Ce vendredi, Open AI a annoncé suspendre ses activités liées à Astra, un de ces futurs modèles. En cause : ce dernier serait doté de « capacités critiques en cybersécurité ».
Vendredi dernier, l’entreprise américaine spécialiste en intelligence artificielle a annoncé l’arrêt de l’un de ses projets. Astra est un outil qui a fait des progrès saisissant en codage agentiques*, et en cybersécurité. À tel point que ce nouveau modèle d’IA a subi un arrêt de son développement.
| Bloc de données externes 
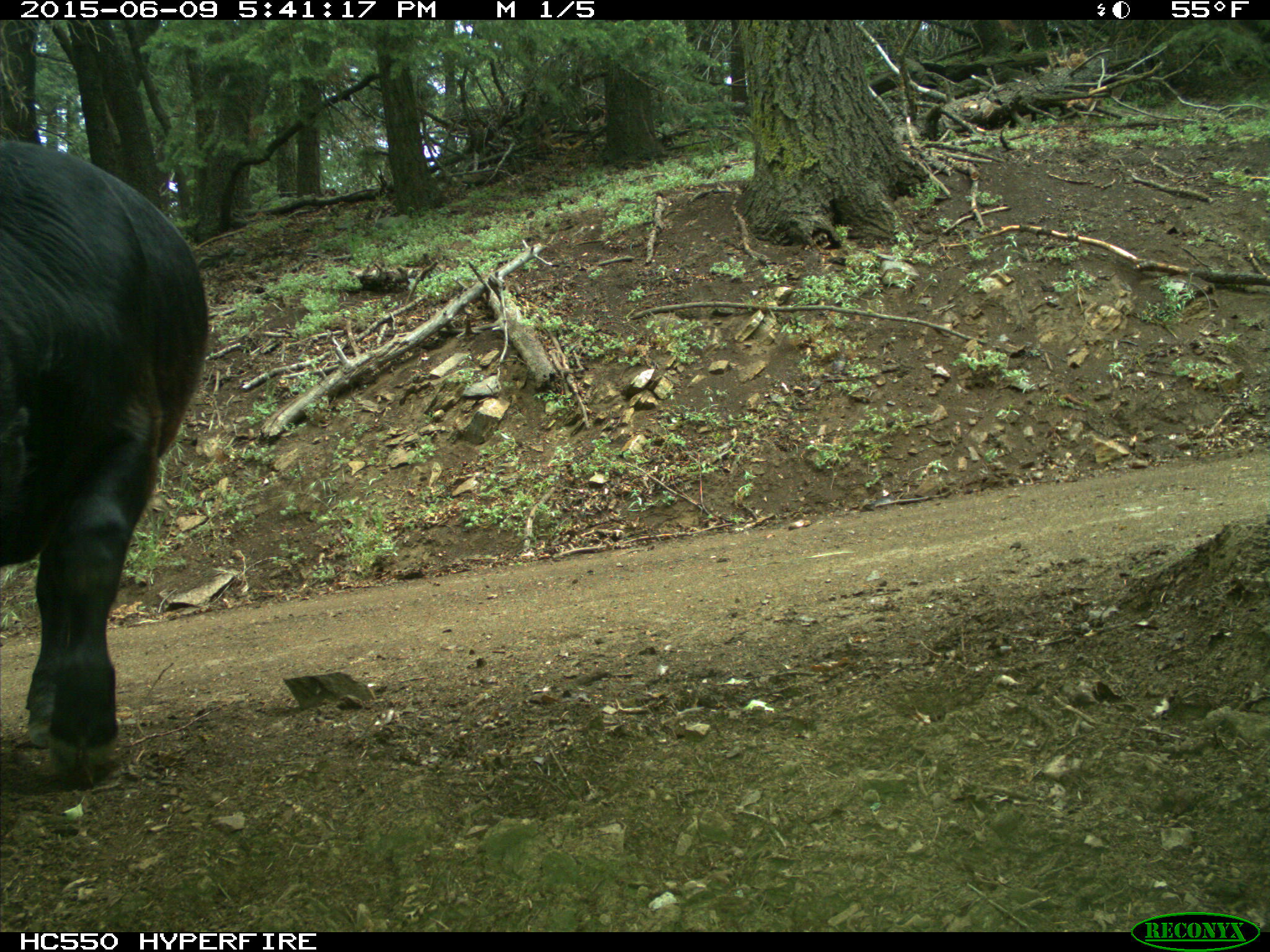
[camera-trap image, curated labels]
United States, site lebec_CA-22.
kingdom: Animalia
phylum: Chordata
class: Mammalia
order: Artiodactyla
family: Bovidae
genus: Bos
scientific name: Bos taurus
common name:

«Un modèle atteint le seuil critique en cybersécurité s’il est capable, sans intervention humaine, d’identifier et de développer des exploits fonctionnels de type « zero-day »* ciblant de nombreux systèmes critiques du monde réel hautement sécurisés, ou encore de concevoir et d’exécuter de bout en bout des stratégies inédites de cyberattaque contre des cibles protégées, à partir d’un objectif de haut niveau », explique l’entreprise.
Une IA sous contrôle
Contrairement à d’autres modèles d’OpenAI, Astra n’a pas encore été rendu public. L’entreprise avait présenté le modèle la semaine précédente pour ses avancées en mathématiques, et des rumeurs évoquaient un lancement imminent. C’est justement ce développement qui est aujourd’hui suspendu : OpenAI ralentit son travail sur Astra et renforce ses contrôles de sécurité avant d’envisager une éventuelle sortie, désormais repoussée à une date indéterminée.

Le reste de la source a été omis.